-- SUPPLIED TEXT --
————
Chapter 4: Probability, Sampling, and Distributions

4.1 Probability

Probability: refers to the likelihood of a particular event of interest occurring

  • To calculate the probability of an event occurring, we simply divide the number of occurrences of the desired outcomes by the total number of possible outcomes.

Example: tossing a coin with one desired outcome (heads) and two possible outcomes (heads or tails) = 1 ÷ 2 = 0.5 [in percentage = 0.5 * 100 = 50%]

4.1.1 Conditional Probabilities

Conditional Probability: the probability of a particular event happening if another event (or set of conditions) has also happened)

4.1.2 Applying Probabilities to Data Analyses: Inferential Statistics

Inferential Statistics: techniques employed to draw conclusions from your data.

  • From the data, we would try to make some inferences about the relationship between the two variables in the population.
————
-- SOURCE MATERIAL --
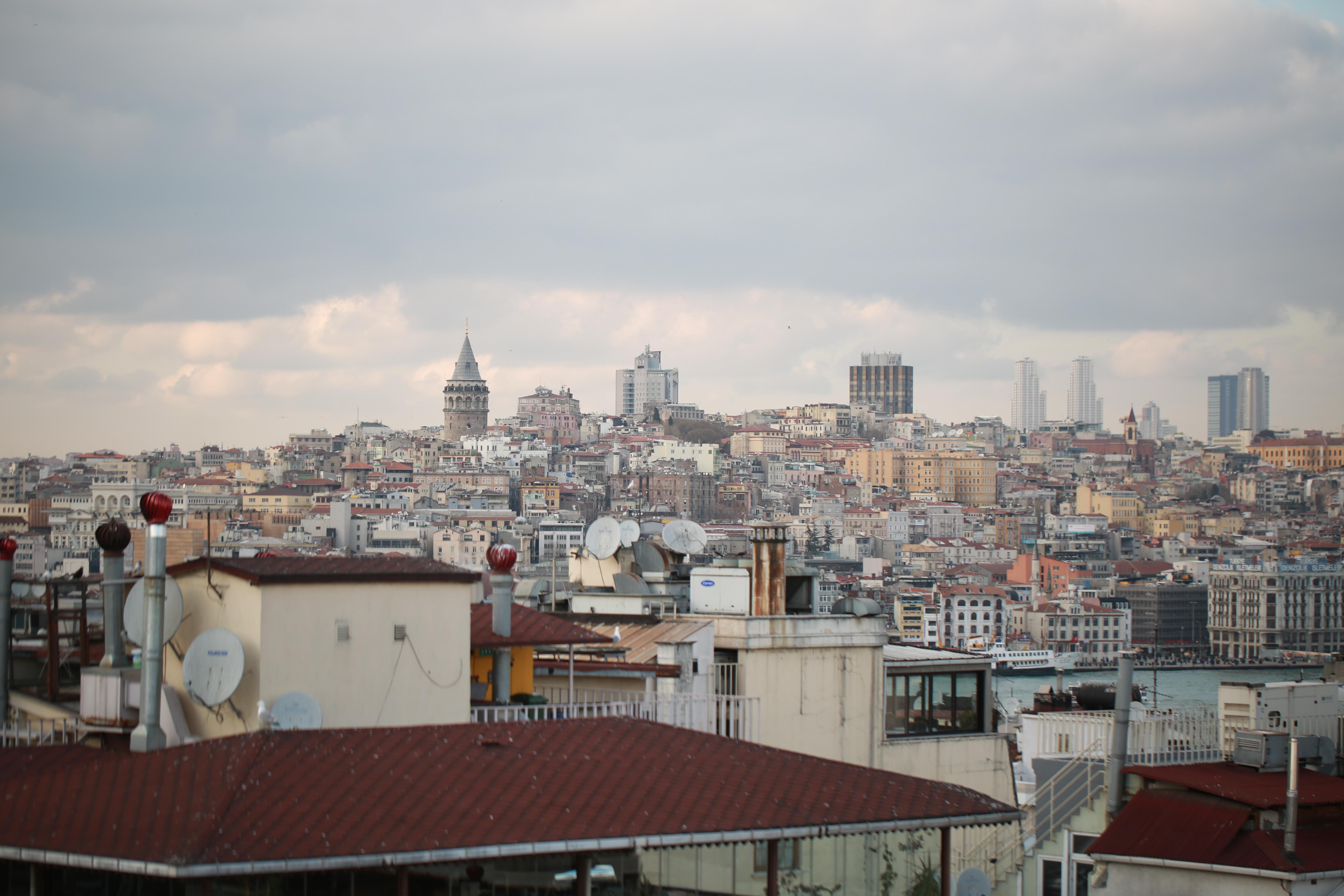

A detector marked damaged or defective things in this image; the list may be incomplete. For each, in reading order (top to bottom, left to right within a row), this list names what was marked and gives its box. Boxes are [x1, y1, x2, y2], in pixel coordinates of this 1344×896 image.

rusty chimney [747, 526, 785, 618]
————
-- REQUIRED WORK --
A - Please answer these from the probability chapter, one answer per line:
(i) By what does one divide the number of occurrences of the desired outcomes to calculate a probability?
(ii) What percentage does the coin example give?
(iii) How does the probability chapter define inferential statistics?
B - Rewrite everything in the probability chapter from "4.1.1 Conditional Probabilities" down to "in the population.", with "conclusions" replaced by "judgments".
C - Does each statement agree with the probability chapter? Answer yes or no for each, quoting the deciding words.
(i) Conditional probability concerns an event happening if another event has also happened.
(ii) The coin example has two desired outcomes.
(iii) The inferences described concern the relationship between three variables.

-- WRITTEN RESPONSES --
A -
(i) The total number of possible outcomes.
(ii) 50%
(iii) Techniques employed to draw conclusions from your data.

B -
4.1.1 Conditional Probabilities

Conditional Probability: the probability of a particular event happening if another event (or set of conditions) has also happened)

4.1.2 Applying Probabilities to Data Analyses: Inferential Statistics

Inferential Statistics: techniques employed to draw judgments from your data.

  • From the data, we would try to make some inferences about the relationship between the two variables in the population.

C -
(i) Yes: "the probability of a particular event happening if another event (or set of conditions) has also happened"
(ii) No: "one desired outcome (heads)"
(iii) No: "the relationship between the two variables in the population"